Are any weaker statements true? For example, if $X, Y, Z$ are spaces and $f : X \to Y$ is a quotient map, is it true that $ f \times {\rm id} : X \times Z \to Y \times Z$ is a quotient map?

6 Answers 6

26

Your weaker statement is almost true.

If $f: X \to Y$ is a quotient map and $Z$ is locally compact, then $f \times \operatorname{id}$ is a quotient map. I believe that this result is due to Whitehead.

More generally, if $f: X \to Y$ and $g: Z \to W$ are quotient maps and $Y$ and $Z$ are locally compact, then the product $f \times g: X \times Z \to Y \times W$ is a quotient map.

Why? Use the Whitehead theorem twice, since $f \times g = (\operatorname{id} \times g) \circ (f \times \operatorname{id})$.

See Munkres $\S 22$ for counterexamples.

  • 0
    By the way, for a proof of Whitehead's theorem see Lemma 4 [here](http://www.math.ku.dk/~moller/e02/3gt/opg/S29.pdf)2015-01-19
7

@Ittay: In a cartesian closed category of spaces, a product of identification maps is an identification map. Here is a typical proof essentially from Topology and Groupoids p. 192.

Data extract:
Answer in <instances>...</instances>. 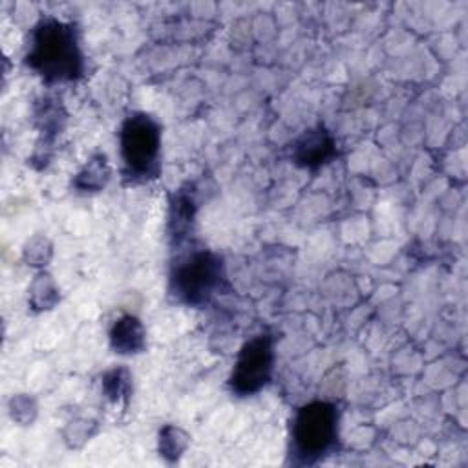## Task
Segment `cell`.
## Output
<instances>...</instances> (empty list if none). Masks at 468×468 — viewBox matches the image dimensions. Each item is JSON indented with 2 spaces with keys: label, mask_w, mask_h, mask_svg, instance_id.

What to do: Please reproduce the quotient map thread word for word, from "Are any weaker" to "due to Whitehead.". Use only the quotient map thread.

Answer to the problem:
Are any weaker statements true? For example, if $X, Y, Z$ are spaces and $f : X \to Y$ is a quotient map, is it true that $ f \times {\rm id} : X \times Z \to Y \times Z$ is a quotient map?

6 Answers 6

26

Your weaker statement is almost true.

If $f: X \to Y$ is a quotient map and $Z$ is locally compact, then $f \times \operatorname{id}$ is a quotient map. I believe that this result is due to Whitehead.